[Task brief] Rewrite the material below with "desert shrub" switched to "desert bush" wherever it appears, leaving every other part unchanged.
============================================================
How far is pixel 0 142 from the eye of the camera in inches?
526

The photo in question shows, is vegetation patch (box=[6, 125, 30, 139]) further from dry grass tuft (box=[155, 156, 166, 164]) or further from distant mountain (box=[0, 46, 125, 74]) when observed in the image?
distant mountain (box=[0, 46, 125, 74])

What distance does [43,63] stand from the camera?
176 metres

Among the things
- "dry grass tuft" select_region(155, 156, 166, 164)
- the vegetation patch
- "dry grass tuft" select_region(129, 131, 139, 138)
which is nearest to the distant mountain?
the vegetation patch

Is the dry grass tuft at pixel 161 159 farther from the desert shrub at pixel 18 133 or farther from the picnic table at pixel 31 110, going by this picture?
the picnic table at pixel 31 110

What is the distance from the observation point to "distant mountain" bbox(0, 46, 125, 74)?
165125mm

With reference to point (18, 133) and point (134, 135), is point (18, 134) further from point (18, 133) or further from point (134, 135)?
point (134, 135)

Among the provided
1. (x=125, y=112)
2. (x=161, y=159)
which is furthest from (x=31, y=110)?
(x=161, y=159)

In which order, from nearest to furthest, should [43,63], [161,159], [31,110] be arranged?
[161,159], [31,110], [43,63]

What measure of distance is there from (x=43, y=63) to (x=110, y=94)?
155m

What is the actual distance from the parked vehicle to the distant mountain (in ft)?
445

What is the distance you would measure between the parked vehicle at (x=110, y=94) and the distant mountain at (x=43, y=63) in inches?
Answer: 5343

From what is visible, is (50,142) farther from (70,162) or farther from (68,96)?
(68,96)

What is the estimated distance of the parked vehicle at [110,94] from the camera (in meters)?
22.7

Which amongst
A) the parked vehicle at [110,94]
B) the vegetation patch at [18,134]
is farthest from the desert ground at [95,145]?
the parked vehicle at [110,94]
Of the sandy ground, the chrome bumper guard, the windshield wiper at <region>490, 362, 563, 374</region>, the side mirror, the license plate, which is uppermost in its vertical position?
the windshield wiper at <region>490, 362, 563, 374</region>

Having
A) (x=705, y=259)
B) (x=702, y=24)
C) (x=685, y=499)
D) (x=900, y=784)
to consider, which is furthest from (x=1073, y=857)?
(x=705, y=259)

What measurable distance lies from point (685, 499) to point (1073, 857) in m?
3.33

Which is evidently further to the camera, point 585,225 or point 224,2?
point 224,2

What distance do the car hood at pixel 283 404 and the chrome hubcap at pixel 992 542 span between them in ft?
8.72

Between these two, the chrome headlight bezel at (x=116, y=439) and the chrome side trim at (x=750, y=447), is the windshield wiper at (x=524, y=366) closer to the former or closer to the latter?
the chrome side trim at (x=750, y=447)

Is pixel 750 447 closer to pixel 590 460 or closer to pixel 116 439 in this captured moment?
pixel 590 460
============================================================
[Full solution]
How far is pixel 0 142 from the eye of the camera in inches?
526

The photo in question shows, is vegetation patch (box=[6, 125, 30, 139]) further from dry grass tuft (box=[155, 156, 166, 164]) or further from distant mountain (box=[0, 46, 125, 74]) when observed in the image?
distant mountain (box=[0, 46, 125, 74])

What distance does [43,63] stand from the camera?
176 metres

Among the things
- "dry grass tuft" select_region(155, 156, 166, 164)
- the vegetation patch
- "dry grass tuft" select_region(129, 131, 139, 138)
which is nearest to the distant mountain?
the vegetation patch

Is the dry grass tuft at pixel 161 159 farther from the desert bush at pixel 18 133 or farther from the picnic table at pixel 31 110, going by this picture?
the picnic table at pixel 31 110

What is the distance from the observation point to "distant mountain" bbox(0, 46, 125, 74)?
165125mm

With reference to point (18, 133) and point (134, 135), is point (18, 134) further from point (18, 133) or further from point (134, 135)?
point (134, 135)

Among the provided
1. (x=125, y=112)
2. (x=161, y=159)
which is furthest from (x=31, y=110)?
(x=161, y=159)

In which order, from nearest to furthest, should [43,63], [161,159], [31,110] be arranged?
[161,159], [31,110], [43,63]

What measure of distance is there from (x=43, y=63) to (x=110, y=94)?
155m

What is the actual distance from the parked vehicle to the distant mountain (in ft)?
445

What is the distance you would measure between the parked vehicle at (x=110, y=94) and the distant mountain at (x=43, y=63) in inches?
Answer: 5343

From what is visible, is (50,142) farther from (70,162) or farther from (68,96)?
(68,96)

What is the estimated distance of the parked vehicle at [110,94] from the camera (in meters)?
22.7

Which amongst
A) the parked vehicle at [110,94]
B) the vegetation patch at [18,134]
is farthest from the desert ground at [95,145]?
the parked vehicle at [110,94]
Of the sandy ground, the chrome bumper guard, the windshield wiper at <region>490, 362, 563, 374</region>, the side mirror, the license plate, which is uppermost in its vertical position?
the windshield wiper at <region>490, 362, 563, 374</region>

Having
A) (x=705, y=259)
B) (x=702, y=24)
C) (x=685, y=499)
D) (x=900, y=784)
to consider, which is furthest from (x=1073, y=857)?
(x=705, y=259)

What measurable distance lies from point (685, 499) to point (1073, 857) in m?
3.33

Which is evidently further to the camera, point 585,225 or point 224,2?
point 224,2

What distance do the car hood at pixel 283 404 and the chrome hubcap at pixel 992 542 span between them in ft?
8.72

Between these two, the chrome headlight bezel at (x=116, y=439) and the chrome side trim at (x=750, y=447), is the windshield wiper at (x=524, y=366) closer to the former or closer to the latter?
the chrome side trim at (x=750, y=447)

Is pixel 750 447 closer to pixel 590 460 or closer to pixel 116 439 in this captured moment?
pixel 590 460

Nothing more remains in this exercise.